Pouvez-vous résumer en deux phrases le document source sur les œuvres qu'on ne peut pas partager avec tous ?

DOCUMENT SOURCE:
....

• Bénier-Bürckel, l'infréquentable
Certaines œuvres ne sauraient être partagées avec tous. Sombres, fortes et cruelles. Choquantes, dérangeantes. Si tordues, si exigeantes qu'elles peuvent vous lier d'une amitié indissoluble à quelqu'un qui la vénère. Ou être à l'origine d'un clash relationnel . Dangereuses en quelque sorte. On ne les manie qu'avec précaution, comme des bâtons de dynamite. Les recommander vous dévoile, vous démasque imparablement.

....

DONNÉES FOURNIES:

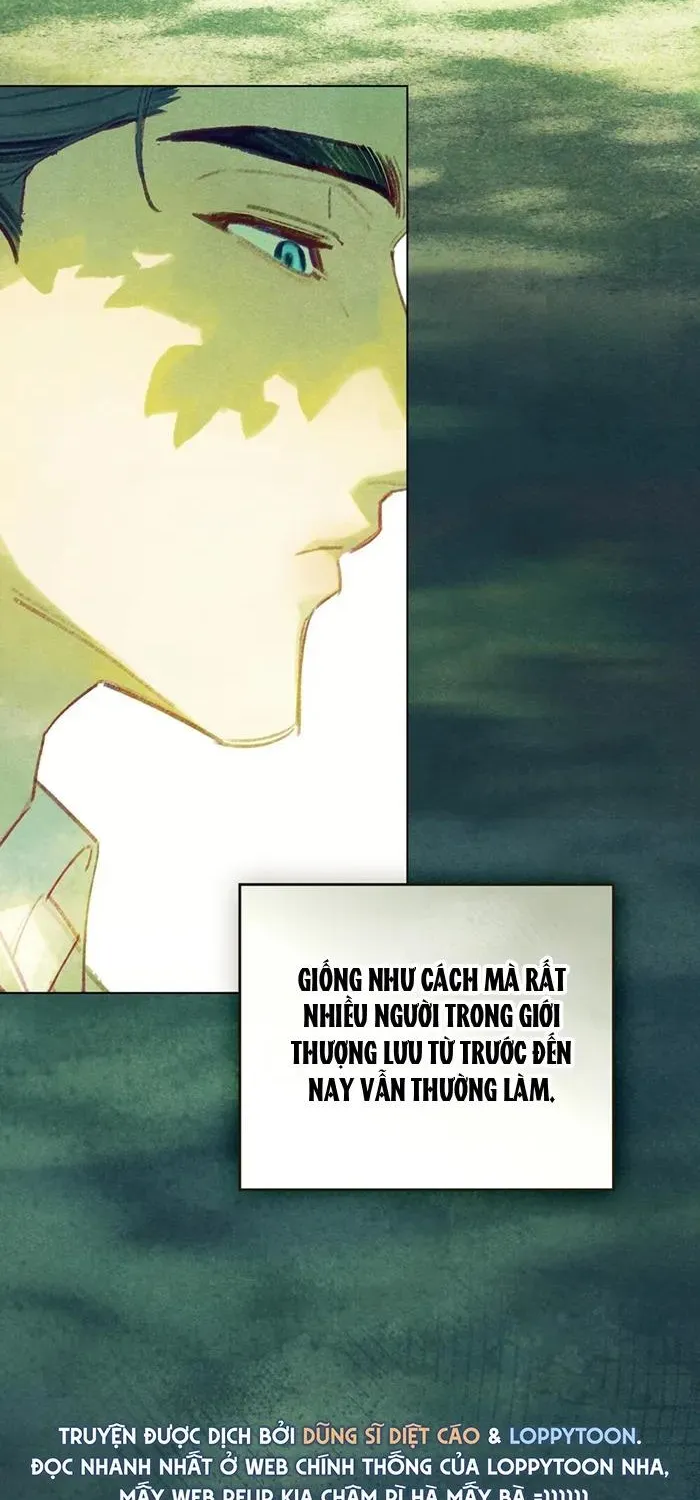 Khu Vườn Tháng Năm - Chap 4 - Trang 25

....

RÉPONSE CI-DESSOUS: Certaines œuvres, sombres, fortes, cruelles, choquantes et dérangeantes, ne peuvent être partagées avec tous et se manient avec précaution, comme des bâtons de dynamite. Elles peuvent sceller une amitié indissoluble ou provoquer un clash relationnel, et les recommander dévoile imparablement celui qui le fait.